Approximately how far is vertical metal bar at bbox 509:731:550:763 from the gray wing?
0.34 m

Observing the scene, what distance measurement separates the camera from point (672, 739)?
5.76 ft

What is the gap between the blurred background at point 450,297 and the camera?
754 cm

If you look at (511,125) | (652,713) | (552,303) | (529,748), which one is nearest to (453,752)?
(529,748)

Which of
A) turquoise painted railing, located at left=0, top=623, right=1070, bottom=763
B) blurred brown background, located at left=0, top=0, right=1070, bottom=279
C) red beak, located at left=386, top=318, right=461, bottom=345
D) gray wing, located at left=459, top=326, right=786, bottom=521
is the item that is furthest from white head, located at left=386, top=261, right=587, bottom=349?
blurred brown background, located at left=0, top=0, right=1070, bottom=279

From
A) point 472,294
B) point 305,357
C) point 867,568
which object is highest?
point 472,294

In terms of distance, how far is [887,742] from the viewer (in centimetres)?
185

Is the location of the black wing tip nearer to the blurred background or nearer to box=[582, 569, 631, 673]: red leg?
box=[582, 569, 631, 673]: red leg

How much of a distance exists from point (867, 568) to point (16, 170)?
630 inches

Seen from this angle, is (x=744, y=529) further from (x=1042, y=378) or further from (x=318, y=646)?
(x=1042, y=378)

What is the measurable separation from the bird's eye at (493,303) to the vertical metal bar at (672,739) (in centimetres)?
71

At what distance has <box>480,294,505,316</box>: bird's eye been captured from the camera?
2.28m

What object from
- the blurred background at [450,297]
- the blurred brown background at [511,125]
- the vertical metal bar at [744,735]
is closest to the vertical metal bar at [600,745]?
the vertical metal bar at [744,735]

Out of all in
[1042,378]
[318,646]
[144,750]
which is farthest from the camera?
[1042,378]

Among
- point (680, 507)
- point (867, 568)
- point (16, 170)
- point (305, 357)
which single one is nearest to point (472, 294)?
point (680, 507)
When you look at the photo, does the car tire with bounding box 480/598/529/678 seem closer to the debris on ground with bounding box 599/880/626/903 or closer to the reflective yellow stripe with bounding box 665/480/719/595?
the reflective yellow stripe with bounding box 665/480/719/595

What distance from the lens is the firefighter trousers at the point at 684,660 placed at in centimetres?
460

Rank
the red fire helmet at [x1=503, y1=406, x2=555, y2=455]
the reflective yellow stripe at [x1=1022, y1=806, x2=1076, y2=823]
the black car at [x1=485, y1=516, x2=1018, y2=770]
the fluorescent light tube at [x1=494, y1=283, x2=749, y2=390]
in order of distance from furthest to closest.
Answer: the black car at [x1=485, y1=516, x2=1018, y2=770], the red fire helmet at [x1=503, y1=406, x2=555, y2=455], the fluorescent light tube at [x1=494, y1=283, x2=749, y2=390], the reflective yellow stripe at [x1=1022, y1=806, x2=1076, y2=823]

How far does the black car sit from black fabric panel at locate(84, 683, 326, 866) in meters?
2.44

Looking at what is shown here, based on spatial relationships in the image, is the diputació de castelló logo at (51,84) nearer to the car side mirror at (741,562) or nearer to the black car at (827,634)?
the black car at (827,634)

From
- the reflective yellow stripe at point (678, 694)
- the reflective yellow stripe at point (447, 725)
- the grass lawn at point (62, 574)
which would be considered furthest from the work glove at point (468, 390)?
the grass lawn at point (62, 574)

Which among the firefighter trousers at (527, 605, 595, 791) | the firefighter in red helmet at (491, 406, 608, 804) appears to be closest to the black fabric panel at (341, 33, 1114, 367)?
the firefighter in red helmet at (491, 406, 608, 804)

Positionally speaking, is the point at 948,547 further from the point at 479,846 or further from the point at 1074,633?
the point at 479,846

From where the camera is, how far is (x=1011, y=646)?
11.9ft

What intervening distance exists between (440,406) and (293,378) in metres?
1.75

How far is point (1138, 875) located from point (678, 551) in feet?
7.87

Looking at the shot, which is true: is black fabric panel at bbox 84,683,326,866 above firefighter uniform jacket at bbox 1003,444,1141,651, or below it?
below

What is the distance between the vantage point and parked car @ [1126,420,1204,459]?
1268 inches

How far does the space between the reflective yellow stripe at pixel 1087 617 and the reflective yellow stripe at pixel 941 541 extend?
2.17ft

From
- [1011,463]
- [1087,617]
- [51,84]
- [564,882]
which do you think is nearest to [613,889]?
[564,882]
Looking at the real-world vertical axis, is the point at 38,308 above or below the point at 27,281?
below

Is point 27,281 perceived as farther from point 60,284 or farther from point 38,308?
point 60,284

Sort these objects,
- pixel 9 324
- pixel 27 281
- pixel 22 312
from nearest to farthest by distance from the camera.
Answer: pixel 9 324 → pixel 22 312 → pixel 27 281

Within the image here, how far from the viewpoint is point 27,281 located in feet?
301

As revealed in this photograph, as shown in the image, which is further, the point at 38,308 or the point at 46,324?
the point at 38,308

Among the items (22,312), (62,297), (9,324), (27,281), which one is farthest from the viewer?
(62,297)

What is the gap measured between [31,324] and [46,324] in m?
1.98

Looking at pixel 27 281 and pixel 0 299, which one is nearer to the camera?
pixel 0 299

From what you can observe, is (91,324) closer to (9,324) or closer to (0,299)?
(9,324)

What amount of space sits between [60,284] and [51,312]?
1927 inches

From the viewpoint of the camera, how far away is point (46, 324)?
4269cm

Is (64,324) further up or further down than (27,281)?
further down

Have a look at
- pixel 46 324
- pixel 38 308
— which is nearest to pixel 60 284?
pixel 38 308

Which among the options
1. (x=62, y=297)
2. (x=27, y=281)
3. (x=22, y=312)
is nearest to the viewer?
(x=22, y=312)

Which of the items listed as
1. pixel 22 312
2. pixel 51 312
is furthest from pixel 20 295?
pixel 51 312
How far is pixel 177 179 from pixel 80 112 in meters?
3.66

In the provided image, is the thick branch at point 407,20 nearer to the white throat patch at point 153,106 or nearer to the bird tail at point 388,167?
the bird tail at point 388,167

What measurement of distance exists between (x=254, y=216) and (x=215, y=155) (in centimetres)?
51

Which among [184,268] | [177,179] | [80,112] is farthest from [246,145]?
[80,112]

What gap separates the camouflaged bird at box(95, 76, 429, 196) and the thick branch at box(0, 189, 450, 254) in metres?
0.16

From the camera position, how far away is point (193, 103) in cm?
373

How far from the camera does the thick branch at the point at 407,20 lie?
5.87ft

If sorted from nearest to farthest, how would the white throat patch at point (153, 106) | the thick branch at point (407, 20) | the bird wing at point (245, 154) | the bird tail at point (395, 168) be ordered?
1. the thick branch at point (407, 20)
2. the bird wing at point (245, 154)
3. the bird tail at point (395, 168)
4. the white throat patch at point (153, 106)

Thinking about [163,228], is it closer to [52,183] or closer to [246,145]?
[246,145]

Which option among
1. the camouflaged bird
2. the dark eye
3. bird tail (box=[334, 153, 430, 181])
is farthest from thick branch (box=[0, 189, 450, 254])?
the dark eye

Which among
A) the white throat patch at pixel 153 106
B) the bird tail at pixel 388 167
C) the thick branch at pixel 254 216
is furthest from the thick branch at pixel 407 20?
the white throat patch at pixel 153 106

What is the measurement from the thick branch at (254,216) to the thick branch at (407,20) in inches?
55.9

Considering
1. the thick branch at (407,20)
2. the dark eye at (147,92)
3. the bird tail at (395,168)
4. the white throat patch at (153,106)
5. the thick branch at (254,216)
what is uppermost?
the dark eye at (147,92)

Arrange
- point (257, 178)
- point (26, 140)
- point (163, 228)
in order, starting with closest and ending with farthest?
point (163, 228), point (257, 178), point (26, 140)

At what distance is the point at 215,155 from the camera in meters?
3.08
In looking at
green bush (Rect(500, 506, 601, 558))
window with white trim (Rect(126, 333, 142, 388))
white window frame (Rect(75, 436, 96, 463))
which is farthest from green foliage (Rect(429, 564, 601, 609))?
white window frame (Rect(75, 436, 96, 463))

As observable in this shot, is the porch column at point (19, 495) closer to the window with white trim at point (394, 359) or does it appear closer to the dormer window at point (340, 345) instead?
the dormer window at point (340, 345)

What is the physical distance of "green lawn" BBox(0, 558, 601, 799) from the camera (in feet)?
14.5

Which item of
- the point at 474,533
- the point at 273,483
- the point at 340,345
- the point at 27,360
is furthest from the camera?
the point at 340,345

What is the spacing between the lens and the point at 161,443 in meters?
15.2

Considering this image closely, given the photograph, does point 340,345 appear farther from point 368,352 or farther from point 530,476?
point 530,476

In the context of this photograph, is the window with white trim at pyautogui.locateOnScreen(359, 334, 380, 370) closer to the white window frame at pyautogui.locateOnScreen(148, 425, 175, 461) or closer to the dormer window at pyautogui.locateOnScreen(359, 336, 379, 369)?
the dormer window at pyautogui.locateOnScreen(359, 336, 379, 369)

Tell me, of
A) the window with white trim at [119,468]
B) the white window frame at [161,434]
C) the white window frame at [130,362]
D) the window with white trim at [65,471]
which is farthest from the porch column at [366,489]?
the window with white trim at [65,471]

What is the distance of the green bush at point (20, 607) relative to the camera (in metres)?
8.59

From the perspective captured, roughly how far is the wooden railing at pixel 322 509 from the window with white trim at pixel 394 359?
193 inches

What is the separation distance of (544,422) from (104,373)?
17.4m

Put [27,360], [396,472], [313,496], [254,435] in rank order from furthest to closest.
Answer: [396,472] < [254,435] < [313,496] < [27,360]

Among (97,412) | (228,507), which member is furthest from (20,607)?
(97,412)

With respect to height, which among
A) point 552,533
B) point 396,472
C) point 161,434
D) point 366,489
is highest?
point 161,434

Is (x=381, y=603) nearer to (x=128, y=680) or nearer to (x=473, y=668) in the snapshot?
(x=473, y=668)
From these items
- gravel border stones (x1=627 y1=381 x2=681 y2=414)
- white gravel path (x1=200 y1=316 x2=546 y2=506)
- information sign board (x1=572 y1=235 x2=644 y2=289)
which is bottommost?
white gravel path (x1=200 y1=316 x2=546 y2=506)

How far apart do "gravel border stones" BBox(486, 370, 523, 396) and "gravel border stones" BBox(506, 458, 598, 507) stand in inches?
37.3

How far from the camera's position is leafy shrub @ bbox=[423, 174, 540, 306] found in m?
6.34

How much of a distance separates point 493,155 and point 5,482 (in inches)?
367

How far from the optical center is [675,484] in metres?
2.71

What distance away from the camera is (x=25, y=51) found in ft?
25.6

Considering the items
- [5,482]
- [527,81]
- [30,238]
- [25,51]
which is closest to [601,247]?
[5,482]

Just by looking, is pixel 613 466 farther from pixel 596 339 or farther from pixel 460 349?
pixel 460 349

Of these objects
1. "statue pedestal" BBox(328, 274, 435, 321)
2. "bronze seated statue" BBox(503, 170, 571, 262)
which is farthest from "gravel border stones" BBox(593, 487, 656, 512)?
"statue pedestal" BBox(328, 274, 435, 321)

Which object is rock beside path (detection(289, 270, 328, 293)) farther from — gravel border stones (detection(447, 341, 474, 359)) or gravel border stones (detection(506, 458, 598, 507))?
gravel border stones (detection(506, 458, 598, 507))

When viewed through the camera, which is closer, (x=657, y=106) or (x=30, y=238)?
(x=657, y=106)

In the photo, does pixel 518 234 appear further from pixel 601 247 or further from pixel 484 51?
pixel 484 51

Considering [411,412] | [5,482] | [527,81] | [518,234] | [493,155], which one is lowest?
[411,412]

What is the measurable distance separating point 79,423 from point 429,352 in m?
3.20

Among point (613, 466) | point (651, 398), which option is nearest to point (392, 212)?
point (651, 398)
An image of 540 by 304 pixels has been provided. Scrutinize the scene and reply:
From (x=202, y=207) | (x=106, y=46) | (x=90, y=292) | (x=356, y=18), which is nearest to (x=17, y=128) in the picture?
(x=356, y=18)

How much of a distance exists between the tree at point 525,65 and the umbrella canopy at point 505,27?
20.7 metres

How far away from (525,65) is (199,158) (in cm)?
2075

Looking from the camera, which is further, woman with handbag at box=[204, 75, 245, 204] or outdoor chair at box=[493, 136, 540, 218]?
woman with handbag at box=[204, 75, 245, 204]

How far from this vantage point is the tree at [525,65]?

[What you need to do]
Starting from the line containing "Among point (613, 466)" and ending with the final line of the data, reproduce each line exactly as it appears, including no other lines.

[Worked solution]
Among point (613, 466) | point (651, 398), which option is nearest to point (392, 212)?
point (651, 398)
An image of 540 by 304 pixels has been provided. Scrutinize the scene and reply:
From (x=202, y=207) | (x=106, y=46) | (x=90, y=292) | (x=356, y=18), which is nearest to (x=17, y=128) in the picture?
(x=356, y=18)

How much of a distance exists between the tree at point 525,65 and the umbrella canopy at point 505,27?
20.7 metres

How far away from (525,65) is (199,158) (in cm)?
2075

Looking from the camera, which is further, woman with handbag at box=[204, 75, 245, 204] or outdoor chair at box=[493, 136, 540, 218]?
woman with handbag at box=[204, 75, 245, 204]

How far from this vantage point is the tree at [525,65]?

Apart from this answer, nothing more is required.